Output only the span of lines that begins at the line containing "From the image, which" and ends at the last line of the data, both included, exactly as they appear.

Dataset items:
* * * *

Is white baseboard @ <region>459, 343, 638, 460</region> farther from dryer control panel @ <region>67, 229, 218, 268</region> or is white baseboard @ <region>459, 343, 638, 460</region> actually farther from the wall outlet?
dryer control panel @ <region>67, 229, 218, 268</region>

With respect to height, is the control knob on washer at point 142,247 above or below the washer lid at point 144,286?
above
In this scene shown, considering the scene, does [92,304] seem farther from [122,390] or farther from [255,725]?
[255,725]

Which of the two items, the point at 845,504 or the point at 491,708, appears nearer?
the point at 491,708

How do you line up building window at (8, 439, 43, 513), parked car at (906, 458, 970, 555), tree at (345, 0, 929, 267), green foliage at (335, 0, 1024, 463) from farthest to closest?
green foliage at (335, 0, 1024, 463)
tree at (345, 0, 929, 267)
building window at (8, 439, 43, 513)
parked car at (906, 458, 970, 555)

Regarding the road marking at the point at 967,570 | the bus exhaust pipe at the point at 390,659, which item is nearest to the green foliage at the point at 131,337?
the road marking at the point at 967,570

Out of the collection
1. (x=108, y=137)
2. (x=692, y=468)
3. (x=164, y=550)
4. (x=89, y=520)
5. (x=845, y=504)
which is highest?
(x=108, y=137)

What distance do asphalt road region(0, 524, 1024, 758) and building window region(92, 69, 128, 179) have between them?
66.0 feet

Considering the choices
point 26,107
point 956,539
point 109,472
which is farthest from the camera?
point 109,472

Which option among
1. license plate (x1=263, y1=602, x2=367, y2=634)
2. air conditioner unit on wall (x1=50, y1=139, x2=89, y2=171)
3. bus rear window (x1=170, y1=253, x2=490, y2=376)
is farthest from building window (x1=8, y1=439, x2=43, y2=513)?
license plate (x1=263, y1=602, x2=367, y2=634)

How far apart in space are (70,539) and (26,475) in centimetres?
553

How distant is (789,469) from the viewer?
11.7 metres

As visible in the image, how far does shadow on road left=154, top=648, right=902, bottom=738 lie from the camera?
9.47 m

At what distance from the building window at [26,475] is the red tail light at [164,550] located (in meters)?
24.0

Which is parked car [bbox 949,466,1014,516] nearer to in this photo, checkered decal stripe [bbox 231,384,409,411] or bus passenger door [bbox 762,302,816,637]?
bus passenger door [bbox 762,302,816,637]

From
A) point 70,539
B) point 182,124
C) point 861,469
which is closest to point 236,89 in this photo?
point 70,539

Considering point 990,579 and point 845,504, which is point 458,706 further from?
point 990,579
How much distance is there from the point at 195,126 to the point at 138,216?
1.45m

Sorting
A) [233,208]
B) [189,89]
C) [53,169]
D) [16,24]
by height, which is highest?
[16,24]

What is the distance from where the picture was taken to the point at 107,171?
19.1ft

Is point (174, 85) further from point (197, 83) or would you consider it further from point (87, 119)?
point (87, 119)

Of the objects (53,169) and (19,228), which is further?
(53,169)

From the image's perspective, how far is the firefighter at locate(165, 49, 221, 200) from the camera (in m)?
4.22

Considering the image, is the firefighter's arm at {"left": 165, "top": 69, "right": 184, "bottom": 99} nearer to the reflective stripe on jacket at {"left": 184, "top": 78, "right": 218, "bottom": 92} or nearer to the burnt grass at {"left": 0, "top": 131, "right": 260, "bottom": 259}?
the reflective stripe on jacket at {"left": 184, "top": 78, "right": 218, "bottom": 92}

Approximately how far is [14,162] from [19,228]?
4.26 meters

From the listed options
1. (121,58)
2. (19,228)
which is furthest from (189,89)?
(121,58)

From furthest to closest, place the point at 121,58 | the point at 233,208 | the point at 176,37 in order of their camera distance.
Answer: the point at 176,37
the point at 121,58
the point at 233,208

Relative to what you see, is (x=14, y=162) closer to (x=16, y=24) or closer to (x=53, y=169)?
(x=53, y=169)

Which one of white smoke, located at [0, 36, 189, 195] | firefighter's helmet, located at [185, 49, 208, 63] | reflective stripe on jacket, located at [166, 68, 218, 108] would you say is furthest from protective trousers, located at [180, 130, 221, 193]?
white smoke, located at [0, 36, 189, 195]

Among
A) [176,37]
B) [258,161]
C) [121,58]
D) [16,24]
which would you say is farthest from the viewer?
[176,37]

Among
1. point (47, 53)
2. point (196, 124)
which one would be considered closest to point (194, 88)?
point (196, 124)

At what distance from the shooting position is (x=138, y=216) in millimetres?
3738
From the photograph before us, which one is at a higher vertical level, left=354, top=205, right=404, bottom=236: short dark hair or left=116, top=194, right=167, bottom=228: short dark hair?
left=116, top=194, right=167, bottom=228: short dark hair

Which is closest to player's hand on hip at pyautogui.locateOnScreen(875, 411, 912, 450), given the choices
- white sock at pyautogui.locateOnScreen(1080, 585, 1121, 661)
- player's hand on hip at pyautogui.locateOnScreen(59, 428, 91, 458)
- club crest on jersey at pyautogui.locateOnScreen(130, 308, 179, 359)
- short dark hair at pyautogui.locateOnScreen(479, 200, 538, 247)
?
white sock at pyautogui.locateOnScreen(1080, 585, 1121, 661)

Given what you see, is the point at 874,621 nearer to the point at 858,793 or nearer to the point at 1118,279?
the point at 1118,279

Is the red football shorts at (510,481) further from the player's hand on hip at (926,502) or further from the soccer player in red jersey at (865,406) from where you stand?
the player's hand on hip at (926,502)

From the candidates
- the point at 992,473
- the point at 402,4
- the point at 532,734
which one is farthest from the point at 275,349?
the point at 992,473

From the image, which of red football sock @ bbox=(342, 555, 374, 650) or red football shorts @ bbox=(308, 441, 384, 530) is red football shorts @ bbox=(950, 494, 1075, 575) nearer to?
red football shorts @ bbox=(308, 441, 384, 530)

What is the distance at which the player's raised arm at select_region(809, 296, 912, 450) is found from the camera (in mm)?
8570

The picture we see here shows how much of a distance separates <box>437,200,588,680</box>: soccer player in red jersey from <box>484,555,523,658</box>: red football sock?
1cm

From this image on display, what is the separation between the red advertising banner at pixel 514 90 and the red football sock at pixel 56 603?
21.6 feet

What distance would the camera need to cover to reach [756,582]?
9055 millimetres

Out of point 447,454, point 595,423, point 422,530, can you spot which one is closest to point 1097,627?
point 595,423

* * * *

RESULT OF THIS TASK:
From the image, which of red football sock @ bbox=(342, 555, 374, 650) or red football shorts @ bbox=(308, 441, 384, 530) is red football shorts @ bbox=(950, 494, 1075, 575) nearer to?
red football shorts @ bbox=(308, 441, 384, 530)

What is the distance at which the player's raised arm at select_region(809, 296, 912, 450) is found from the camera (in mm)?
8570

The picture we see here shows how much of a distance separates <box>437,200,588,680</box>: soccer player in red jersey from <box>484,555,523,658</box>: red football sock?
1cm

From this image on display, what is the separation between the red advertising banner at pixel 514 90 and the red football sock at pixel 56 603?
21.6 feet

What distance would the camera need to cover to reach [756,582]?
9055 millimetres

Out of point 447,454, point 595,423, point 422,530, can you spot which one is closest to point 1097,627?
point 595,423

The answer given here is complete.